- _WHAT IS REQUIRED_
Repeat the records exactly as given. Do not include the pictures.

- _DATA FOR PROCESSING_
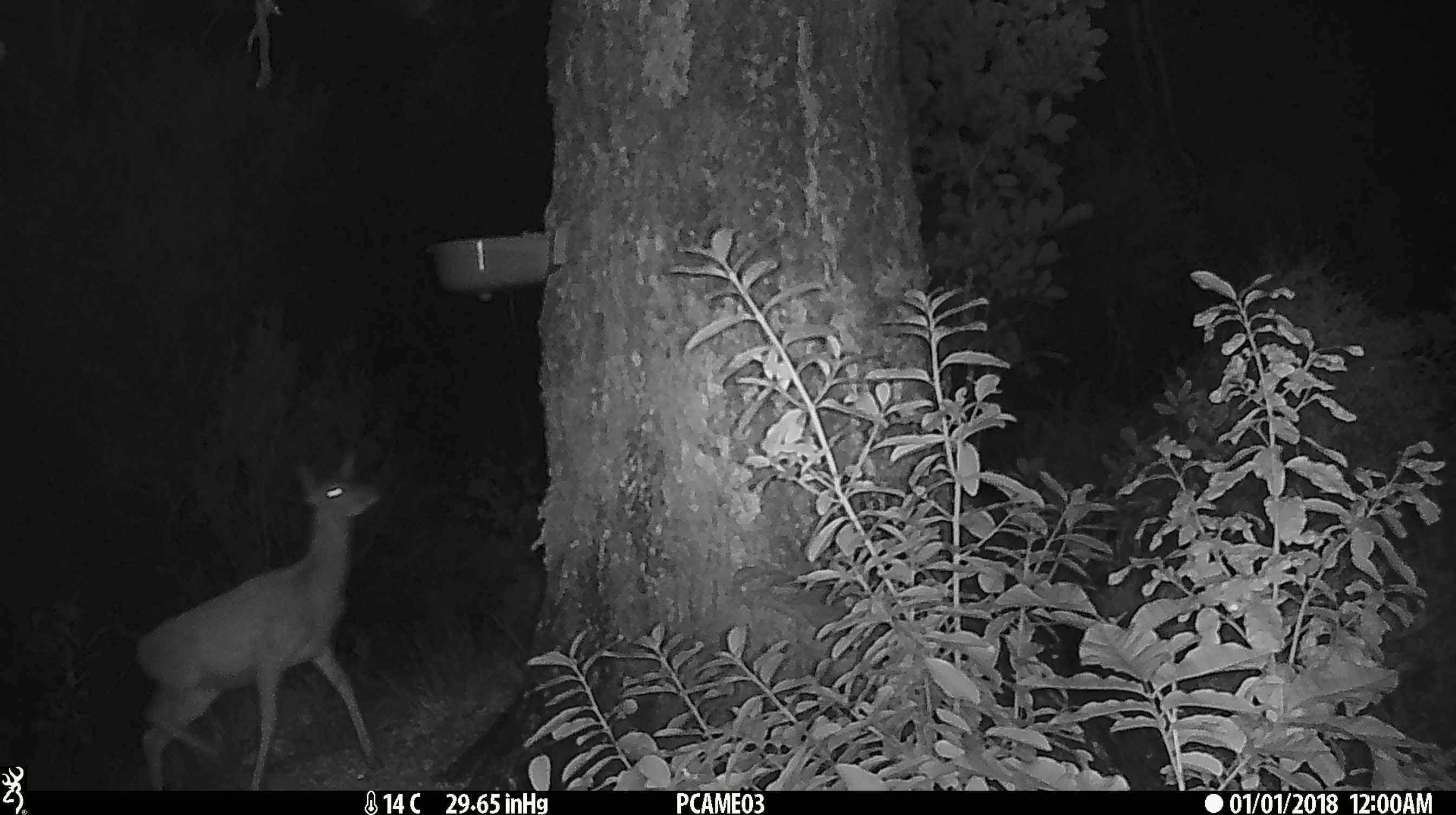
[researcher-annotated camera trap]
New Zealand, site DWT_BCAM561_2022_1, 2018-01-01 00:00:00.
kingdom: Animalia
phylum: Chordata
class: Mammalia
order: Artiodactyla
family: Cervidae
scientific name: Cervidae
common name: deer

- _YOUR RESPONSE_
[researcher-annotated camera trap]
New Zealand, site DWT_BCAM561_2022_1, 2018-01-01 00:00:00.
kingdom: Animalia
phylum: Chordata
class: Mammalia
order: Artiodactyla
family: Cervidae
scientific name: Cervidae
common name: deer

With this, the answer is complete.